Both are grammatically correct and mean “total darkness.”
- la oscuridad total = the normal, neutral order (noun + adjective)
- la total oscuridad = marked / more literary or emphatic, often used for stylistic effect
In everyday speech, la oscuridad total is much more common and sounds more natural.
In Spanish, grammatical gender is mostly arbitrary and must be memorized with the noun. However, there is a pattern:
- Nouns ending in -dad (and -tad, -tud) are almost always feminine:
- la ciudad, la libertad, la amistad, la oscuridad
So oscuridad is feminine, and you use:
- la oscuridad total, not el oscuridad total.

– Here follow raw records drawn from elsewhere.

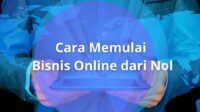 6 Cara Memulai Bisnis Online dari Nol, Calon Pengusaha Sukses!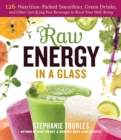 Raw Energy in a Glass : 126 Nutrition-Packed Smoothies, Green Drinks, and Other Satisfying Raw Beverages to Boost Your Well-Being - Book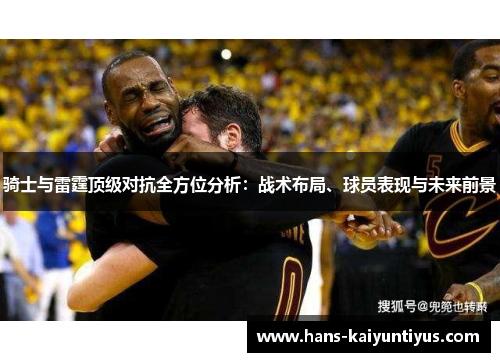 骑士与雷霆顶级对抗全方位分析：战术布局、球员表现与未来前景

Yes, but there’s a nuance:
apagarse la luz = the light goes off / is turned off (a lamp, a light fixture, etc.)
- Se apaga la luz del pasillo. = The hallway light goes off.
irse la luz (in much of Latin America) = the electricity goes out / there is a power outage
- Se va la luz en el edificio. = The power goes out in the building.
In your sentence, se va la luz is better because it clearly refers to a power cut in the whole building, not just one lamp being turned off.
Here are a couple of very natural alternatives:
Me da un poco de miedo quedarme a oscuras cuando se va la luz en el edificio.
(“It scares me a little to be left in the dark when the power goes out in the building.”)Me da algo de miedo la oscuridad total cuando hay un apagón en el edificio.
(“Total darkness during a blackout in the building makes me a bit afraid.”)
All of these are normal, idiomatic ways to express the same idea in Latin American Spanish.